In other words, it’s a mixture of raunchy comedy that makes guys howl with the romantic comedy that makes girls swoon.  Call it the best of both worlds, but such a combination doesn’t make the great equalizing date movie a great movie.  The hybrid has a bit of an uneasy consistency, mainly because the belly laughs come to a screeching halt as soon as Wiig’s Irish-accented love interest comes on screen.  Maybe it’s just the critic in me that’s rom-com weary or the male in me that doesn’t really care how the girl inevitably winds up with the guy, but the cliched romance could easily have been excised to maximize the laughs.  (Not to mention it could cut down on the length, which is over 2 hours – epic length in terms of comedic films.)
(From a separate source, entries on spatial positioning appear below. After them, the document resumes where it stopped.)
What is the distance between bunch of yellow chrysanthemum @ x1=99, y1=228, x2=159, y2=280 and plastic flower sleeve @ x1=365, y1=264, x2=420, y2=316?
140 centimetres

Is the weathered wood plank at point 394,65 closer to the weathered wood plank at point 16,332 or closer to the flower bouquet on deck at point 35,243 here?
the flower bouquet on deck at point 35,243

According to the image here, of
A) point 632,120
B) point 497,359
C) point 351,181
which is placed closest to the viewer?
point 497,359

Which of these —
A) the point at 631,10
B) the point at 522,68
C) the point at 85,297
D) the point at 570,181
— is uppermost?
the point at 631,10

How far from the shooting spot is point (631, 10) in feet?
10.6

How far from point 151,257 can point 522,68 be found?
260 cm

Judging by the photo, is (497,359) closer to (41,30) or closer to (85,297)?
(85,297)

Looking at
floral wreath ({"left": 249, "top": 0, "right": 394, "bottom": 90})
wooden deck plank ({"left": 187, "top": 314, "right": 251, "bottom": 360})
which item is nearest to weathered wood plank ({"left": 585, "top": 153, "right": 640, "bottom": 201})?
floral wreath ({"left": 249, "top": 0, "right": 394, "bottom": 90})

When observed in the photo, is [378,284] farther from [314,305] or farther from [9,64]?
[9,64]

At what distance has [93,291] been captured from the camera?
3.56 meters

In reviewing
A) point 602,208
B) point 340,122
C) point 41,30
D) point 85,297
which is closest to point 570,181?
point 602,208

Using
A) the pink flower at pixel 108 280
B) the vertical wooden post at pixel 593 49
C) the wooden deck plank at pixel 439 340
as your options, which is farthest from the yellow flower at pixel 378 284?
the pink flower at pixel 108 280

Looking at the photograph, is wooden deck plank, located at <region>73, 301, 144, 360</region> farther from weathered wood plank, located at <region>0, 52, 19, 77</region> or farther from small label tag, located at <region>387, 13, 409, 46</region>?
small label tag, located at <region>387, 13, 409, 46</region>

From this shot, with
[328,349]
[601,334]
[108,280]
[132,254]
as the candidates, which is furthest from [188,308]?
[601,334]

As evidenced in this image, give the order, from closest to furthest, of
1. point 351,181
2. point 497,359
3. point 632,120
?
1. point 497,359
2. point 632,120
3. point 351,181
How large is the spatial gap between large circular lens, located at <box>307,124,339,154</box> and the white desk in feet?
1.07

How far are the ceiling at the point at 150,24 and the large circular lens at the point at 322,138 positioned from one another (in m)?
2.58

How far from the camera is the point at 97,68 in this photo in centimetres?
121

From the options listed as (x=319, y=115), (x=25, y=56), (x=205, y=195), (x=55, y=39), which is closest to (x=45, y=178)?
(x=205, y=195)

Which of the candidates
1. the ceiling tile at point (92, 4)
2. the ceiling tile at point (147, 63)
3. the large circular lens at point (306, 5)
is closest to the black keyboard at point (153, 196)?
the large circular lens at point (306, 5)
So rather than endlessly compare “Bridesmaids” to “The Hangover,” I’ll let it stand on its own merit.  The credit for the laughs, both shocking and sensitive, goes to star and co-writer Kristen Wiig, who after years of stealing the show finally gets to be the show.  I feel very vindicated seeing her success after being a vocal advocate since 2005 when she joined “Saturday Night Live” and a written advocate ever since beginning to blog in 2009 (from “Extract” to “Whip It” to “Adventureland” to “Date Night” and even amidst the dung that was “MacGruber”).  But this shouldn’t be about me; it should be about her.  This is her big moment, and I hope she uses it to fly higher than previous female “SNL” comediennes like Tina Fey and Amy Poehler.